One of the most expensive houses in Washington D.C., if you’re counting by the biggest sale in the last year, is at 2850 Woodland Drive, about ten minutes northwest of the city. It went for $13 million and looks like an American version of a French country home — Disneyland Versailles. It has seven bedrooms and ten bathrooms, two marble terraces, statue fountains, an outdoor pool, a 12-seat cinema, an acre of bucolic gardens, staff quarters, dressing rooms with enough wardrobe space to kit out an army, and ceilings that go all the way up into the stratosphere.
It’s also close to Embassy Row: if the new owner of the Woodland Drive mansion stepped out onto one of their terraces and yelled at the top of their voice, the staffers inside the nearby British, Italian, and Bolivian embassies might be able to hear them. Who the owner was remained a mystery as they had gone to great lengths to buy the house from a former Trump official through a front company. But then last month, Washington insiders named Peter Thiel, the secretive German-born billionaire and Silicon Valley tycoon, as the proud new owner of a D.C. outpost.

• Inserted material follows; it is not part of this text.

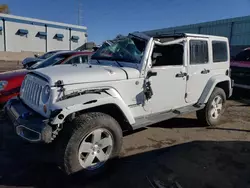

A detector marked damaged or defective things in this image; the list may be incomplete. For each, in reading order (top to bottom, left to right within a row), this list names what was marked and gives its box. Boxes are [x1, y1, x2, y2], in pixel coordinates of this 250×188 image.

broken windshield [91, 36, 146, 63]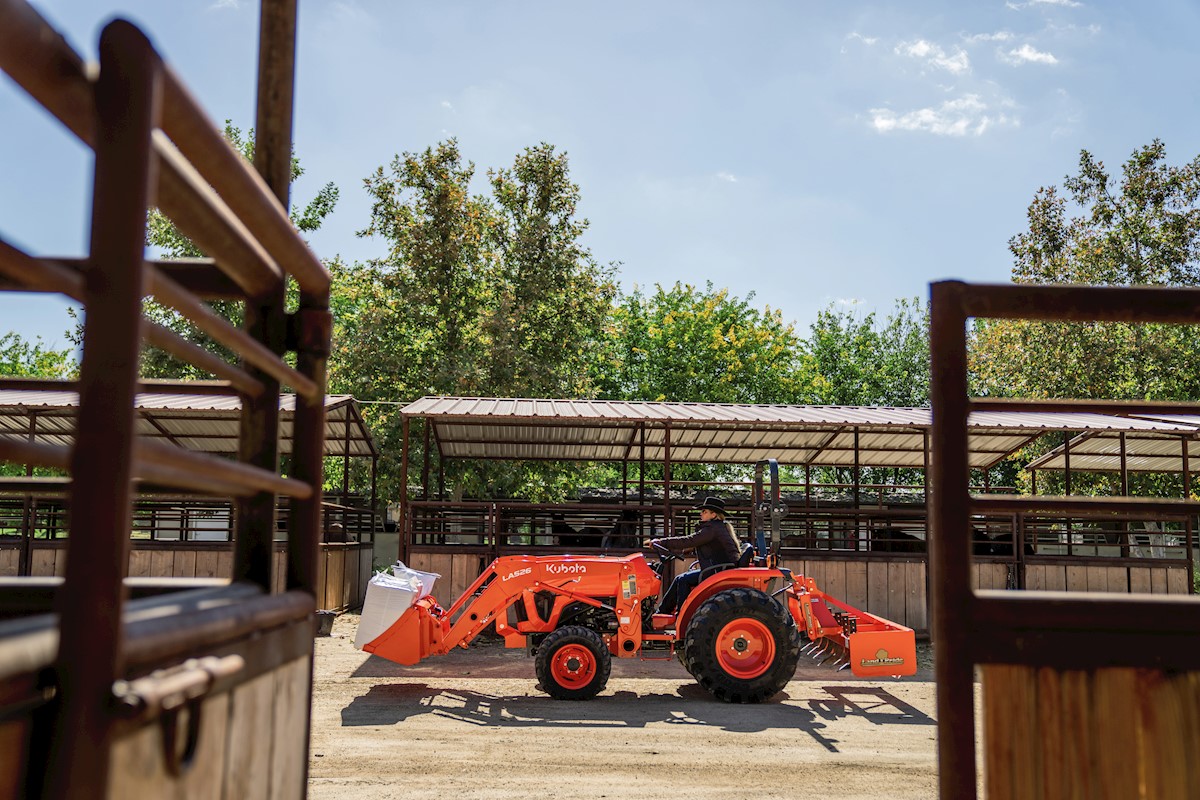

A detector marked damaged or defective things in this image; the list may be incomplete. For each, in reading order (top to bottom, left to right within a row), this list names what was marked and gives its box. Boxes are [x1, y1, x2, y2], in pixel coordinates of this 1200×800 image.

rusty metal post [43, 20, 158, 800]
rusty metal post [926, 281, 974, 800]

This is a tidy addition to his property portfolio. Thiel already owns pads in Manhattan and Los Angeles, as well as two adjacent waterfront mansions in Miami Beach ($18 million), another on the Hawaiian island of Maui ($27 million), and is constructing an apocalypse-proof 477-acre estate designed by the architect of Tokyo’s Olympic stadium in New Zealand ($13.5 million).